How Do Annuities Work? The Complete Guide

Everyone wants the security of a sizable retirement fund. Saving money for retirement may seem straightforward, but with so many investment types, how can you know what to choose?

Creating a diversified portfolio can help protect your money, but choosing the right investment tools to balance your money can be tricky. If you’re still reviewing your options, you may be wondering “How do annuities work?”

Investing in an annuity helps you manage your retirement fund payout. However, you may still have questions about annuities. Read on to learn everything you need to know before investing in an annuity. 

How Do Annuities Work?

An annuity is a type of investment that offers guaranteed income paid out yearly during your retirement. Annuities are issued by insurance companies and protect you from outliving your income. These investments provide security by paying out a fixed amount of money each year based on your life expectancy. 

Annuities can also be used to pay for specific financial goals, like long-term care or estate planning. When you pay your insurance policy, the insurance company that holds your annuity promises to pay out a yearly amount for living expenses during your retirement. This low-risk, tax-deferred investment can offer you peace of mind as you age, knowing that you’ll have a regular, expected yearly budget.

If you buy an annuity with a one-time premium, it can serve similarly to a high-yield savings account until it pays out. You can also pay monthly or yearly to reach the desired investment amount. 

Types of Annuities

Most annuities offer a rate of return on your principal amount. If you choose a variable rate annuity, for example, your interest rate will change over the life of the annuity. If you choose a fixed annuity, you will agree to a return rate percentage when you start your policy. 

There are also index-linked annuities, which are connected to stock market performance. These annuities may offer higher growth potential while also protecting your annuity from market dips. 
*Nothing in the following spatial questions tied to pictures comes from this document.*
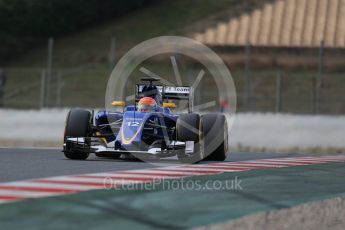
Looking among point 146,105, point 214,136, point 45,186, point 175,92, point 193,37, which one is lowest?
point 45,186

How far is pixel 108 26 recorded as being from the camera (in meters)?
46.0

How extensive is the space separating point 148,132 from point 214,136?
1039 mm

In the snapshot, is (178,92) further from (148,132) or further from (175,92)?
(148,132)

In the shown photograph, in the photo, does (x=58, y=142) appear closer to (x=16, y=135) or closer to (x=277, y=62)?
(x=16, y=135)

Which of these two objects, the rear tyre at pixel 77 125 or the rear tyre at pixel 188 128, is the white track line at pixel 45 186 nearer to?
the rear tyre at pixel 77 125

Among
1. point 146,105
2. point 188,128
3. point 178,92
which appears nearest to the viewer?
point 188,128

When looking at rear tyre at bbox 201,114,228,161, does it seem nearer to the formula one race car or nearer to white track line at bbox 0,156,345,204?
the formula one race car

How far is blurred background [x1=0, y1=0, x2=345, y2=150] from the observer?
3291cm

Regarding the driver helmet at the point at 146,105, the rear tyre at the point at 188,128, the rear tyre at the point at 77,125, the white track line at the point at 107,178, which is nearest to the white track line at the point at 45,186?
the white track line at the point at 107,178

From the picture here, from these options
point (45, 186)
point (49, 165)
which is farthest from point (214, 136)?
point (45, 186)

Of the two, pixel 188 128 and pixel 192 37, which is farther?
pixel 192 37

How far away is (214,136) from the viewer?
14.0 m

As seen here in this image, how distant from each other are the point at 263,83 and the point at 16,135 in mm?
14383

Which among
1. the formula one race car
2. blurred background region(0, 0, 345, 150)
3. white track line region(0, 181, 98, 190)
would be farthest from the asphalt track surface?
blurred background region(0, 0, 345, 150)
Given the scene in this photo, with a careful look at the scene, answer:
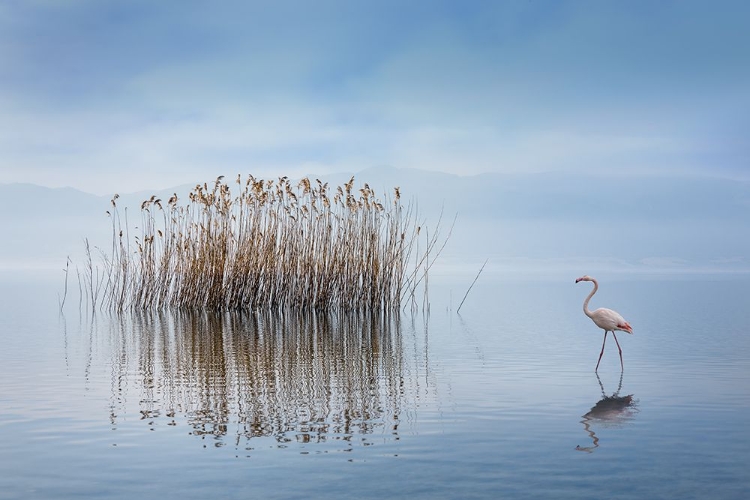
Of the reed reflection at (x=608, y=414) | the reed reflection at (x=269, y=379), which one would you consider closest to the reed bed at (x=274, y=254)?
the reed reflection at (x=269, y=379)

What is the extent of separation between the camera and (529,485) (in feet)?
13.2

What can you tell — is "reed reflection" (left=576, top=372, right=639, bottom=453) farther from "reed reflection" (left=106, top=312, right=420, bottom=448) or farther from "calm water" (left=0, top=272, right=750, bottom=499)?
"reed reflection" (left=106, top=312, right=420, bottom=448)

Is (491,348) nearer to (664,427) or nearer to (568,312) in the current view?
(664,427)

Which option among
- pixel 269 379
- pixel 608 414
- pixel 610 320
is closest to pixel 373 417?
pixel 608 414

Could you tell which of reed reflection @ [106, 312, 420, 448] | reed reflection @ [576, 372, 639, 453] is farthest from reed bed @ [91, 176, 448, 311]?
reed reflection @ [576, 372, 639, 453]

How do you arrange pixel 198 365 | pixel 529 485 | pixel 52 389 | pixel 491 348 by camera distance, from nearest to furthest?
pixel 529 485 → pixel 52 389 → pixel 198 365 → pixel 491 348

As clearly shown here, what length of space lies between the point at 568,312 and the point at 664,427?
1218 centimetres

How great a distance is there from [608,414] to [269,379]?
3.16 metres

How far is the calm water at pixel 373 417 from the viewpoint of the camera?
4125mm

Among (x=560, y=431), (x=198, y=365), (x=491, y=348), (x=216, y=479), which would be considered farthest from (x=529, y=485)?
(x=491, y=348)

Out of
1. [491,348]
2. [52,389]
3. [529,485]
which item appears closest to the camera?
[529,485]

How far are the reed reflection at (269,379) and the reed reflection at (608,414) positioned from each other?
1.23 metres

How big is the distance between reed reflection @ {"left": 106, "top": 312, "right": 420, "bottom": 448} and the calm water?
28mm

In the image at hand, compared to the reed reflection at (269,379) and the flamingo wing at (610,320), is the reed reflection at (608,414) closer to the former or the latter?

In addition to the rate of return, you also have options on how long your annuity pays out. Certain annuities pay out for a fixed number of years, while lifetime annuities are meant to provide guaranteed lifetime income regardless of how long you live. The type of payout schedule and when you choose to start receiving payments can impact the yearly amount you will receive.

In some cases, if you need cash and do not want to continue paying commissions on your annuity, you may be able to cash in your annuity early.

Annuity vs Structured Settlement

Many people get confused about the difference between annuities and structured settlements.

Like a structured settlement, annuities pay out a lump sum over regular intervals. Additionally, there are ways to receive an early payout from both an annuity and a structured settlement. Unlike an annuity, however, structured settlements are regular payouts of a lump sum acquired from a court settlement or lawsuit. 

Immediate annuities are designed similarly to structured settlements. An immediate annuity can help you manage a lump sum of money by providing smaller yearly payouts as the rest of your investment grows.

Is an Annuity Right For You?

Figuring out your retirement plan can be tough, but knowing the answer to “How do annuities work?” can help you feel more secure. Talk to your financial advisor to see what retirement options are best for you.